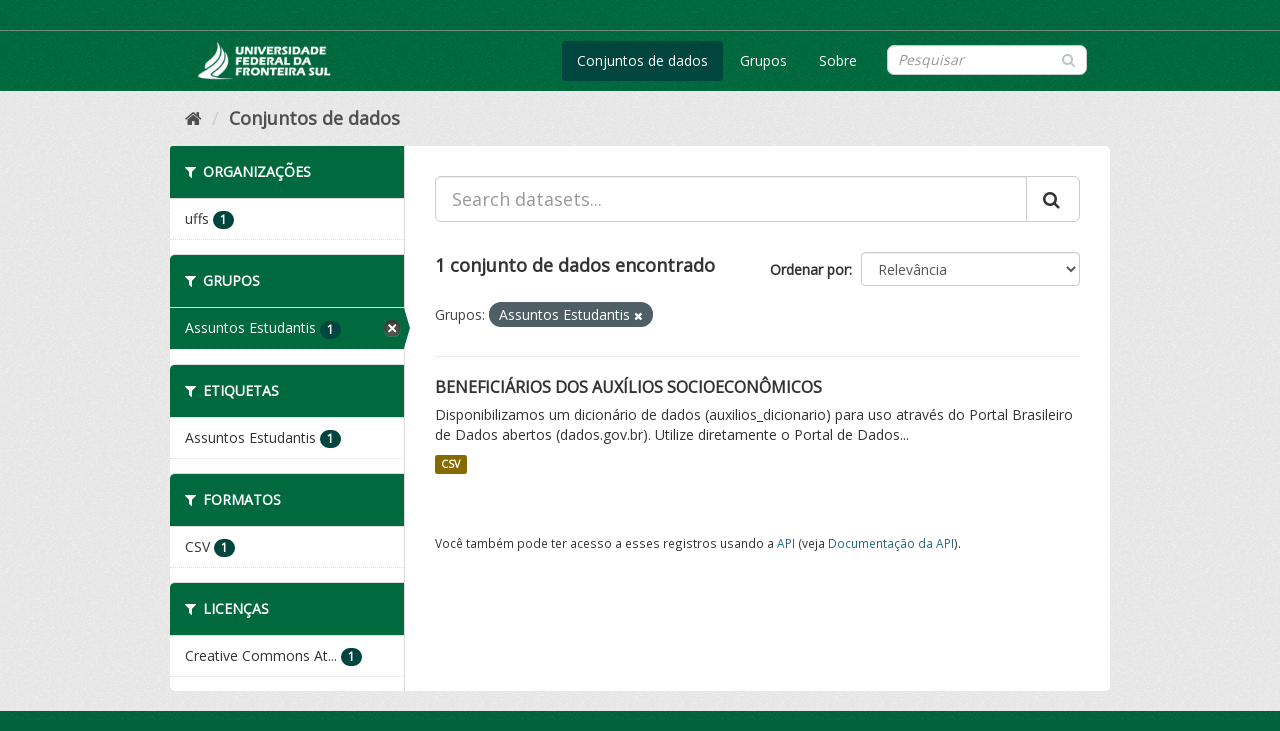

--- FILE ---
content_type: text/css; charset=utf-8
request_url: https://dados.uffs.edu.br/example_theme.css
body_size: 2079
content:

/* FONTES E LETTRING */
@import 'https://fonts.googleapis.com/css?family=Open+Sans';

body {
    font-family: 'Open Sans', sans-serif;
    background-color: #00633e;
}

h1, h2, h3, h4, h5, h6 {
    font-family: 'Open Sans', sans-serif;
    color: #A4B2C8;
    font-weight: bold;
    text-transform: uppercase;
}
    
h3 {
    margin-top: 0px;
    letter-spacing: 4px;
}

.search-form h1 {
    text-transform: none;
    color: inherit;
    font-size: 18px;
}

/* CABEÇALHO */

.container{
    max-width: 940px;
}

.masthead{
    padding: 0px;
}

/* Remove "Organizações" do cabeçalho*/
.nav-pills > li:nth-child(2){
    display:none
}

/* Remove opção de "Entrar" e "Registrar" do cabeçalho */
.not-authed{
    display: none;
}

.masthead .navigation .nav-pills li a:hover,
.masthead .navigation .nav-pills li a:focus,
.masthead .navigation .nav-pills li a:active{
    background-color: #00453E;
}

.masthead .navigation .nav-pills li.active a {
    background-color: #00453E;
}

.masthead .site-search input {
    width: 200px;
    padding: 4px 10px;
    border-radius: 7px;
    font-style: italic;
}

.account-masthead{
    background-color: rgb(0, 105, 62);

}

.masthead{
    border-style: solid;
    border-bottom-width: 0px;
    border-right-width: 0px;
    border-left-width: 0px;
    border-top-width: 1px;
    border-top-color: #709181;
    background-color: rgb(0, 105, 62);
}

/* SEARCH HOME*/

.tags{
    border-style: solid;
    border-bottom-width: 0px;
    border-right-width: 0px;
    border-left-width: 0px;
    border-top-width: 2px;
    border-top-color: #709181;
    padding: 5px 10px 10px 20px !important;
    background-color: #00693e;
    border-radius: 0 0 3px 3px;
    -webkit-border-radius: 0 0 3px 3px;
    -moz-border-radius: 0 0 3px 3px;
}

a.tag {
    border: none;
    text-decoration: none;
    color: black;
    background-color: #fff;
}

a.tag:hover {
    border: none;
    text-decoration: none;
    color: #fff;
    box-shadow: none;
    background-color: #00453E;
}

.tags h3{
    color: white !important;
}

.homepage .module-search .module-content .heading {
    color: white;
    line-height: normal;
    margin-bottom: 30px;
}

.homepage .module-search .module-content, .homepage .module-search .tags {
    background: #00693e;
    padding: 30px;
    min-height: inherit !important;
}

.simple-input .field .btn-search, 
.simple-input .field .btn-search:hover,
.search-form .search-input button,
.search-form .search-input button:hover i {
	color: #929CAB;
	opacity: .6;
}

.simple-input .field .btn-search:hover,
.search-form .search-input button:hover i {
	opacity: 1;
}

.homepage .module-search .search-giant input {
	border-color: #D8E1EA;
	border-radius: 5px;
	font-style: italic;
}


/* MAIN */

.homepage > [role=main]{
    background-color: #eeeeee;
}

.box {
    border: none;
    box-shadow: none;
    border-radius: 5px;
    height: 100%;
}

.homepage .module-content,
.homepage .box .inner {
		min-height: 164px;
	}

.homepage .box .inner h3{
	margin-bottom: 0px !important;
}

/* - ESTATISTICAS */

.homepage .stats ul li a strong {
    font-size: 60px;
    color: #00693e;
    font-weight: bold;
    line-height: normal;
    display: block;
    line-height: 1.5;
}
.homepage .stats ul li a {
    color: #00693e;
}

.homepage .stats ul li a:hover,   
.homepage .stats ul li a strong:hover {    
    color: #00453E;
}

.homepage .stats ul li {
    float: left;
    width: 25%;
    font-weight: 300;
    text-align: center;
}

.homepage .stats ul {
    display: flex;
    justify-content: space-evenly;
}

/* - CONTENT-BOX */
.homepage .module-content{
    padding-top: 20px;
}


/* FOOTER */
.site-footer{
    background-color: #00663e;
}

.site-footer a,
.site-footer p,
.site-footer label{
    color: #ffffff;
}

/* BOTOES */

.btn-primary{
    background-color: rgb(0, 105, 62);
}

.btn-primary:hover,
.btn-primary:focus,
.btn-primary:active{
    background-color: #00453E;
}


/* LISTAGEM DE GRUPOS */

.lista-grupo h3 {
    padding-left: 20px;
    padding-top: 15px;
    color: white;
    font-size: 24px;

}

.lista-grupo{
    background-color: #00633E;
    border: 5px solid white;
    border-radius: 5px;
    padding: 5px;
    margin: 6px 1px;
    width:100%;
    display:flex;
    align-items: stretch;
    flex-wrap: wrap;
}

#title_group{
   width:100%;
}

div.thumbnail {
    background: none;
    border: 1px solid transparent;
    border-radius: 5px;
}

div.thumbnail:hover {
    border: 1px solid white;
}

div.thumbnail img {
    padding: 10px;
    width: 80%;
}

.lista-grupo a {
    margin-right: 5px;
    margin-left: 5px;
    text-decoration: none;
    color: white;
    font-size: 16px;
}

/* OUTROS */

.image{
    background-color: #00633E;
    border-radius: 10px;
    padding:10px;
}

.media-image{
    padding:10px;
}

.row2{
   display:flex;
}

.module-heading{
    color: #000000;
}

#content > div.row.wrapper > aside > div h2 {
    background-color: #00693e;
    color: #ffffff;
}

.homepage .stats h3 {
	font-size: 16px;
	line-height: normal;
	margin-bottom: 30px;
	letter-spacing: 4px;
}

/* Remove foto do 420x220*/
.media-overlay {
    display: none;
}

/* Remove "Organizações" das Estatísticas*/
.homepage .stats ul li:nth-child(2) {
    display: none;
}

.wrapper{
    box-shadow: none;
    border: none;
    border-radius: 5px;
}

.module-heading{
    border-radius: 5px 0 0 0;
    line-height: 22px;
    padding:  15px;
}

.nav-item.active > a{    
    background-color: #00693e;
}
.nav-item.active > a::before{
    border-left-color: #00693e;
}

.nav-item.active > a:hover::before{
    border-left-color: #758388;    
}

.badge{
    background-color: #00453E;
}

.module > .page-header {
    margin-top: 0px;
}

.main .primary{
    padding-left: 0px;
    padding-right: 0px;
}

/* ALTERANDO AS CORES DOS ICONES DOS GRUPOS PARA MANTER PADRÃO */

/*Home e página pŕopria do grupo: Branco

.thumbnail, .image > a {
    filter: brightness(0) invert(1);
}*/

/*Aba grupos: Cinza
*/
.media-image{
    filter: brightness(50%) invert(50%);
}
/* MEDIA QUERIES */


/* media queries */
@media (max-width: 991px) {
    .stats{
        margin-top: 20px;
    }

    .module-content{
        margin-top: 20px;
    }

    .row2{
    	display:block;
    }
}

 
/* Aumentando tamanho do logo da uffs */

/* Deixando comentado pois estava quebrando o collapse da navbar*/

/*
.navbar {
        margin: 0px;
        padding: 0px;
}

.navbar .container {
    max-height: 82px;
    height: 82px;
        padding: 0px;
}

.navbar .container img {
    max-height: 82px;
    height: 82px;
        padding: 0px;
}

*/
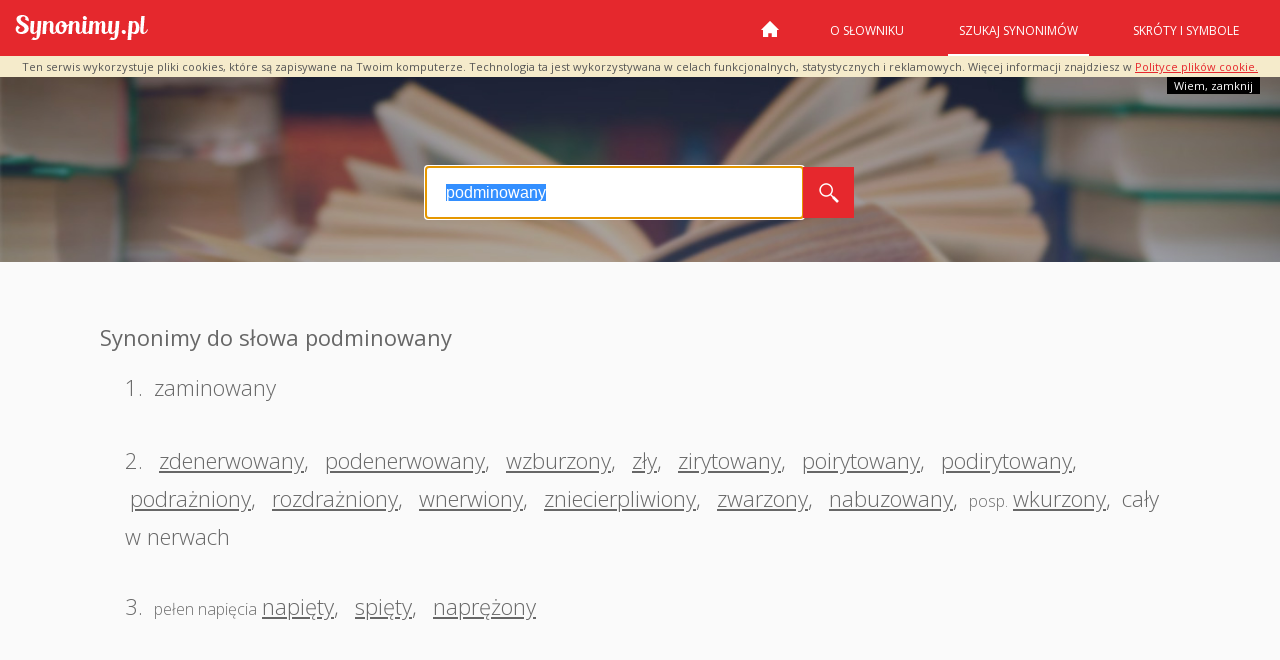

--- FILE ---
content_type: text/html; charset=utf-8
request_url: https://www.google.com/recaptcha/api2/aframe
body_size: 267
content:
<!DOCTYPE HTML><html><head><meta http-equiv="content-type" content="text/html; charset=UTF-8"></head><body><script nonce="3MNA4wX92F-bemHiEMh4Vg">/** Anti-fraud and anti-abuse applications only. See google.com/recaptcha */ try{var clients={'sodar':'https://pagead2.googlesyndication.com/pagead/sodar?'};window.addEventListener("message",function(a){try{if(a.source===window.parent){var b=JSON.parse(a.data);var c=clients[b['id']];if(c){var d=document.createElement('img');d.src=c+b['params']+'&rc='+(localStorage.getItem("rc::a")?sessionStorage.getItem("rc::b"):"");window.document.body.appendChild(d);sessionStorage.setItem("rc::e",parseInt(sessionStorage.getItem("rc::e")||0)+1);localStorage.setItem("rc::h",'1770048116095');}}}catch(b){}});window.parent.postMessage("_grecaptcha_ready", "*");}catch(b){}</script></body></html>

• _Task brief_: Reading through the preceding records, tally each line that holds the word "letter" and give the tally by itself.

• _Your response_: 2